Dua

2.3K 187 46
                                    

Assyifa bergidik sendiri. Sambil geleng-geleng kepala, ia kembali memikirkan tragedi koridor kelas sebelas.

Tadi, ketika Assyifa disuruh Bu Nina mengumpulkan tugas Bahasa Indonesia, ia berpapasan dengan Kevin yang sedang menatapnya. Iya, Kevin. Yang kata Andita badboy itu!

Kalau saja ia berpapasan dengan orang lain yang bukan tukang rusuh, bukan yang berani melawan guru, bukan yang memiliki tindik di telinganya, bukan anak gila yang suka merokok, dan bukan anggota genk yang suka sekali menghuni kantin, ia tidak akan seheboh ini. Masalahnya, untuk apa cowok itu menatapnya seakan-akan dirinya adalah alien yang nyasar ke bumi?

Sumpah! Assyifa paling anti berurusan dengan orang-orang begajulan seperti itu. Ia hanya ingin belajar disini, lulus, lalu hidup dengan tenang tanpa gangguan.

Andai saja Mamanya waktu itu memasukannya ke sekolah yang agak benar sedikit. Tentu Assyifa tidak akan bertemu dengan makhluk-makhluk aneh macam mereka.

"Syif, masih waras kan?" tanya Andita yang sudah selesai menyalin PR Assyifa.

Assyifa mengernyit, sedetik kemudian ia tersadar bahwa ia terus menggelengkan kepalanya ketika melamun tadi. "Eh. I-iya lah."

Melihat sahabatnya menjadi gugup, Andita semakin bingung. "Kayaknya gue salah ya, ngebiarin lo ke ruangan Bu Nina sendirian. Tadi lo liat wujud aslinya, ya?"

Bu Nina memang dikenal galak. Padahal masih muda, tapi kegalakannya masuk dalam urutan ketiga di sekolah ini.

"Eh, nggak boleh gitu, Ta."

Andita memutar bola matanya. "Iya deh iya. Anak kesayangannya mah ngebelain mulu."

Selain galak, Bu Nina juga pilih kasih. Ia tidak pernah marah kepada anak-anak pintar seperti Assyifa. Sedangkan murid yang memiliki otak standar, jangan ditanya.

Belum sempat Assyifa menyangkal ucapan Andita, suara bel istirahat mendahuluinya.

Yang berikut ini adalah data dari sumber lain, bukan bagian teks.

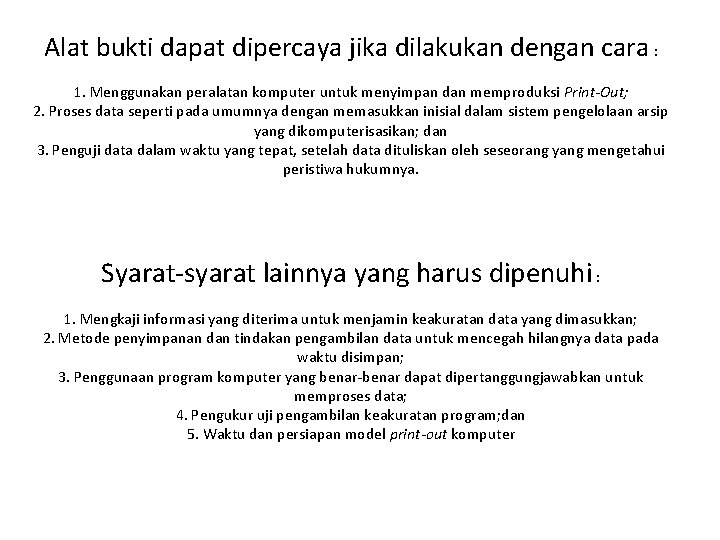 Alat bukti dapat dipercaya jika dilakukan dengan cara :

1. Menggunakan peralatan komputer untuk menyimpan dan memproduksi Print-Out;
2. Proses data seperti pada umumnya dengan memasukkan inisial dalam sistem pengelolaan arsip yang dikomputerisasikan; dan
3. Penguji data dalam waktu yang tepat, setelah data dituliskan oleh seseorang yang mengetahui peristiwa hukumnya.

Syarat-syarat lainnya yang harus dipenuhi :

1. Mengkaji informasi yang diterima untuk menjamin keakuratan data yang dimasukkan;
2. Metode penyimpanan dan tindakan pengambilan data untuk mencegah hilangnya data pada waktu disimpan;
3. Penggunaan program komputer yang benar-benar dapat dipertanggungjawabkan untuk memproses data;
4. Pengukur uji pengambilan keakuratan program;dan
5. Waktu dan persiapan model print-out komputer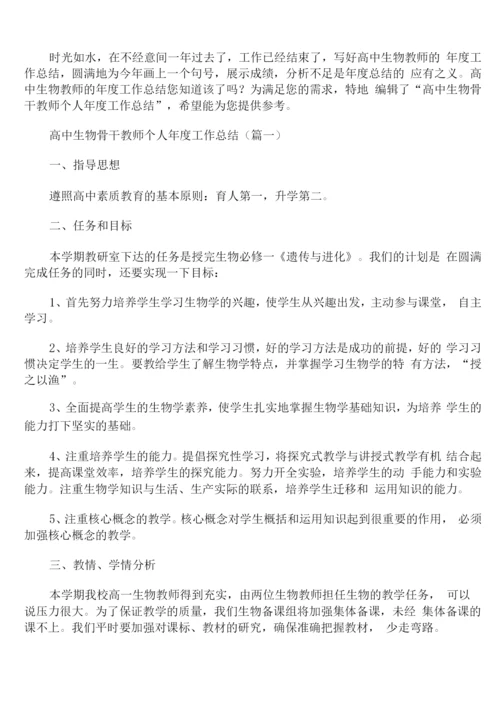 时光如水，在不经意间一年过去了，工作已经结束了，写好高中生物教师的 年度工作总结，圆满地为今年画上一个句号，展示成绩，分析不足是年度总结的 应有之义。高中生物教师的年度工作总结您知道该了吗？为满足您的需求，特地 编辑了“高中生物骨干教师个人年度工作总结”，希望能为您提供参考。

高中生物骨干教师个人年度工作总结（篇一）

一、指导思想

遵照高中素质教育的基本原则：育人第一，升学第二。

二、任务和目标

本学期教研室下达的任务是授完生物必修一《遗传与进化》。我们的计划是 在圆满完成任务的同时，还要实现一下目标：

1、首先努力培养学生学习生物学的兴趣，使学生从兴趣出发，主动参与课堂， 自主学习。

2、培养学生良好的学习方法和学习习惯，好的学习方法是成功的前提，好的 学习习惯决定学生的一生。要教给学生了解生物学特点，并掌握学习生物学的特 有方法，“授之以渔”。

3、全面提高学生的生物学素养，使学生扎实地掌握生物学基础知识，为培养 学生的能力打下坚实的基础。

4、注重培养学生的能力。提倡探究性学习，将探究式教学与讲授式教学有机 结合起来，提高课堂效率，培养学生的探究能力。努力开全实验，培养学生的动 手能力和实验能力。注重生物学知识与生活、生产实际的联系，培养学生迁移和 运用知识的能力。

5、注重核心概念的教学。核心概念对学生概括和运用知识起到很重要的作用， 必须加强核心概念的教学。

三、教情、学情分析

本学期我校高一生物教师得到充实，由两位生物教师担任生物的教学任务， 可以说压力很大。为了保证教学的质量，我们生物备课组将加强集体备课，未经 集体备课的课不上。我们平时要加强对课标、教材的研究，确保准确把握教材， 少走弯路。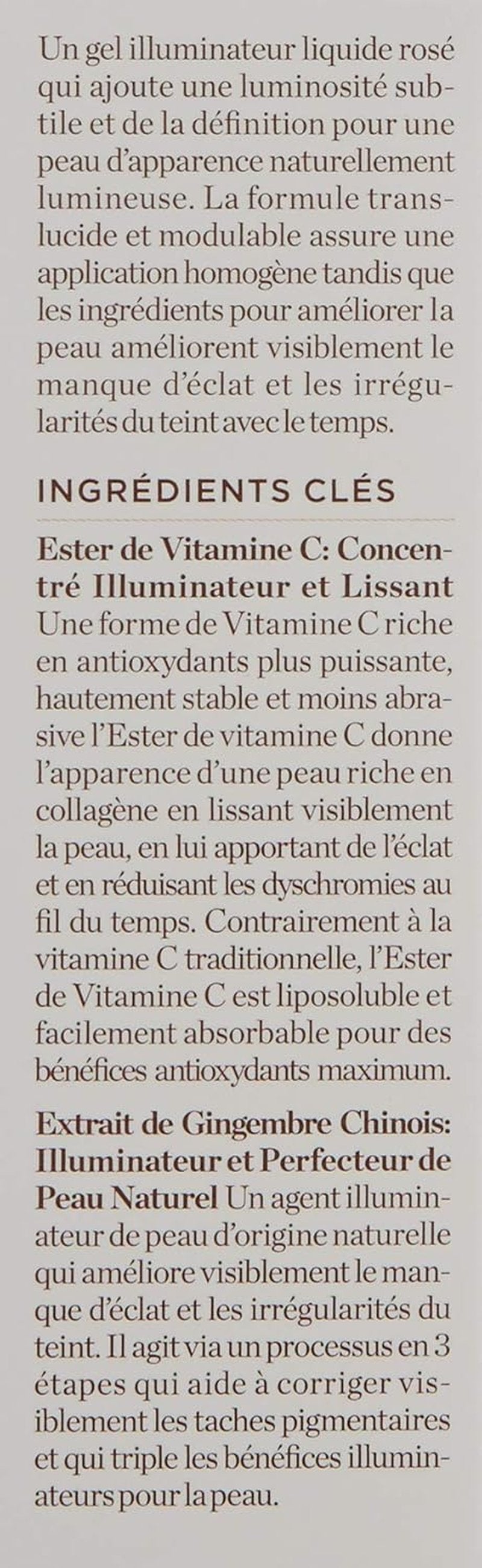 Un gel illuminateur liquide rosé qui ajoute une luminosité subtile et de la définition pour une peau d'apparence naturellement lumineuse. La formule translucide et modulable assure une application homogène tandis que les ingrédients pour améliorer la peau améliorent visiblement le manque d'éclat et les irrégularités du teint avec le temps.

INGRÉDIENTS CLÉS

Ester de Vitamine C: Concentré Illuminateur et Lissant Une forme de Vitamine C riche en antioxydants plus puissante, hautement stable et moins abrasive l'Ester de vitamine C donne l'apparence d'une peau riche en collagène en lissant visiblement la peau, en lui apportant de l'éclat et en réduisant les dyschromies au fil du temps. Contrairement à la vitamine C traditionnelle, l'Ester de Vitamine C est liposoluble et facilement absorbable pour des bénéfices antioxydants maximum.

Extrait de Gingembre Chinois: Illuminateur et Perfecteur de Peau Naturel Un agent illuminateur de peau d'origine naturelle qui améliore visiblement le manque d'éclat et les irrégularités du teint. Il agit via un processus en 3 étapes qui aide à corriger visiblement les taches pigmentaires et qui triple les bénéfices illuminateurs pour la peau.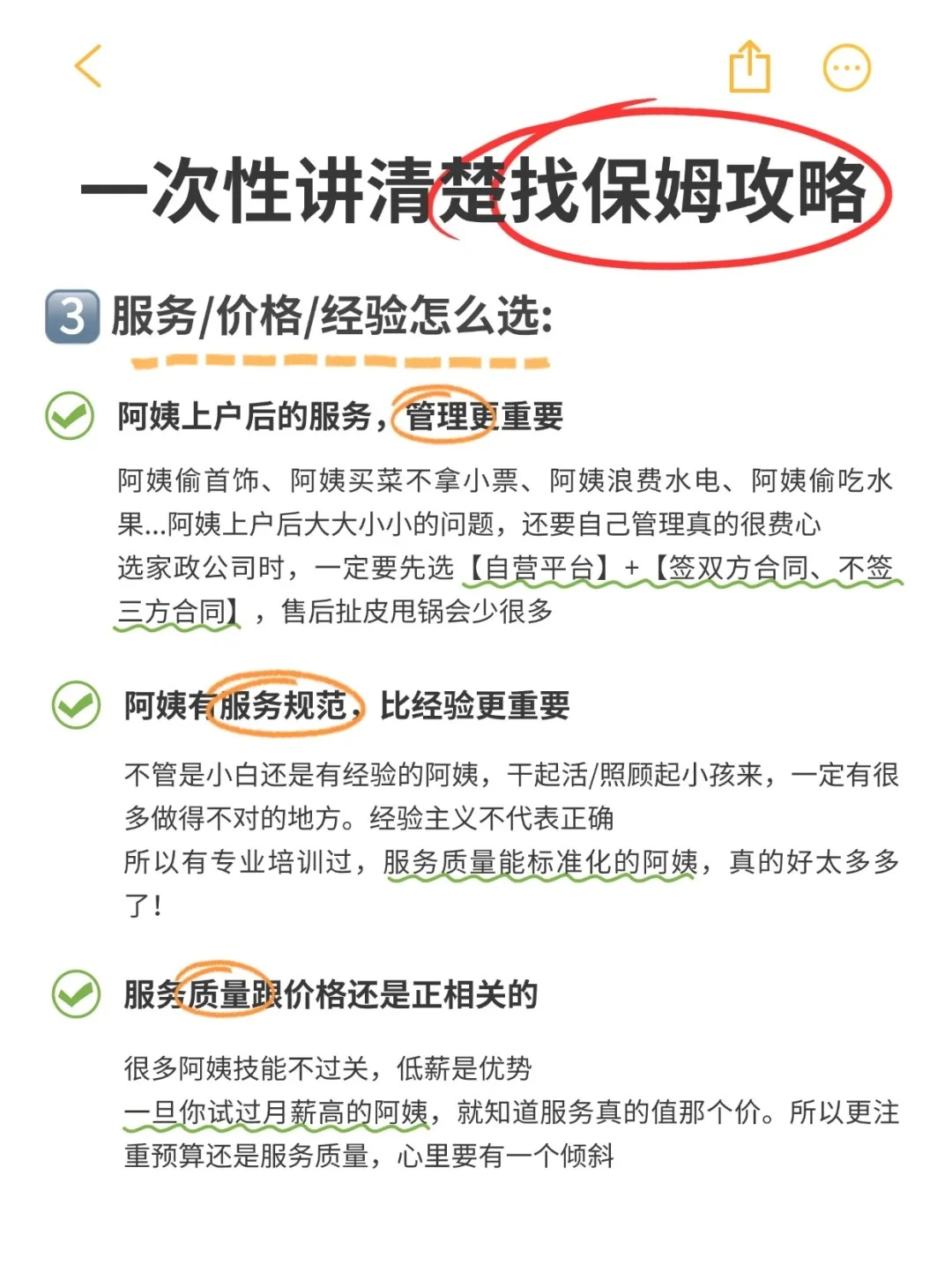 一次性讲清楚找保姆攻略

3 服务/价格/经验怎么选:

阿姨上户后的服务，管理更重要

阿姨偷首饰、阿姨买菜不拿小票、阿姨浪费水电、阿姨偷吃水果...阿姨上户后大大小小的问题，还要自己管理真的很费心
选家政公司时，一定要先选【自营平台】+【签双方合同、不签三方合同】，售后扯皮甩锅会少很多

阿姨有服务规范，比经验更重要

不管是小白还是有经验的阿姨，干起活/照顾起小孩来，一定有很多做得不对的地方。经验主义不代表正确
所以有专业培训过，服务质量能标准化的阿姨，真的好太多多了！

服务质量跟价格还是正相关的

很多阿姨技能不过关，低薪是优势
一旦你试过月薪高的阿姨，就知道服务真的值那个价。所以更注重预算还是服务质量，心里要有一个倾斜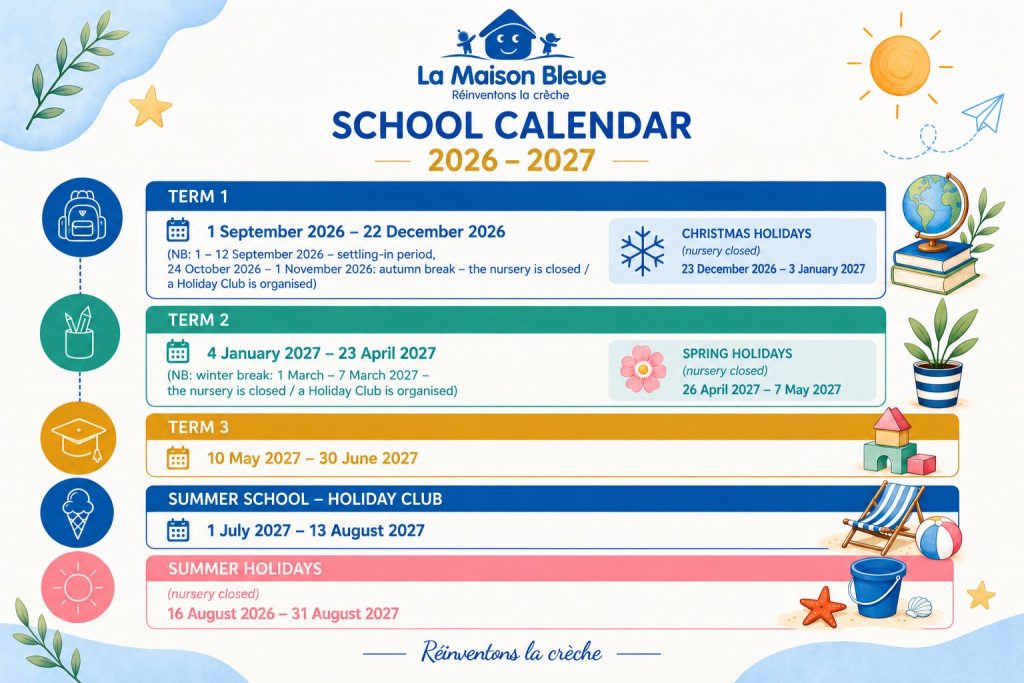 La Maison Bleue
Réinventons la crèche

SCHOOL CALENDAR
2026 – 2027

TERM 1

1 September 2026 – 22 December 2026

(NB: 1 – 12 September 2026 – settling-in period, 24 October 2026 – 1 November 2026: autumn break – the nursery is closed / a Holiday Club is organised)

CHRISTMAS HOLIDAYS
(nursery closed)
23 December 2026 – 3 January 2027

TERM 2

4 January 2027 – 23 April 2027

(NB: winter break: 1 March – 7 March 2027 – the nursery is closed / a Holiday Club is organised)

SPRING HOLIDAYS
(nursery closed)
26 April 2027 – 7 May 2027

TERM 3

10 May 2027 – 30 June 2027

SUMMER SCHOOL – HOLIDAY CLUB

1 July 2027 – 13 August 2027

SUMMER HOLIDAYS
(nursery closed)
16 August 2026 – 31 August 2027

Réinventons la crèche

"Nah, udah bel tuh. Kantin yuk, Syif." Andita menarik tangan Assyifa menuju kantin. Sementara Assyifa hanya bisa mengikuti langkah Andita yang besar-besar menuju kantin.

Seperti biasa, kantin ramai. Bahkan belum lima belas menit bel istirahat berbunyi. Assyifa mengedarkan pandangannya mencari meja kosong yang bisa ia dan sahabatnya tempati. Dan ia menemukannya di paling pinggir, jauh dari tempat penjual makanan. Assyifa berniat melangkahkan kakinya menuju meja itu. Namun, tangan Andita mencegahnya. "Lo beli makanan aja sana. Gue tunggu di situ. Soalnya, gue lagi males ngantri."

"Kok gue? Biasanya kan elo, Ta."

"Nah, justru itu. Kan biasanya gue, sekarang gantian elo. Gue mau nge-Line Xavi dulu."

Assyifa tahu bahwa dirinya jomblo. Tapi, mengirim pesan ke pacarnya bisa Andita lakukan setelah membeli makanan kan?

"Yaudah, mau apa?" Oh, ternyata Assyifa tidak berani mengatakannya langsung.

"Samain aja sama lo. Gue ke sana dulu, ya?"

Belum Assyifa menjawab, Andita sudah melengos ke meja kosong itu.

Dengan langkah berat, Assyifa berjalan ke penjual bakso.

Assyifa paling malas disuruh mengantri di kantin. Karena pasti ia akan berdekatan dengan makhluk-makhluk aneh–sebutan Assyifa untuk anak perempuan di sekolahnya yang sangat suka berdandan dan anak laki-laki yang acak-acakan. Tapi, mau diapakan lagi? Toh, cacing-cacing di perutnya sudah goyang gergaji.

Meskipun sekolah elit, tetap saja sistem kantinnya sama. Mengantri jika ingin membeli. Dan itu harus diikuti Assyifa juga. Biasanya ia yang ada di posisi Andita sekarang. Duduk dan browsing tentang kabar terbaru para idolanya sambil menunggu Andita membawa makanan. Ternyata rasanya seperti ini. Tau begini Assyifa tidak akan menyuruh Andita lagi. Lebih baik ia membawa bekal dari rumah.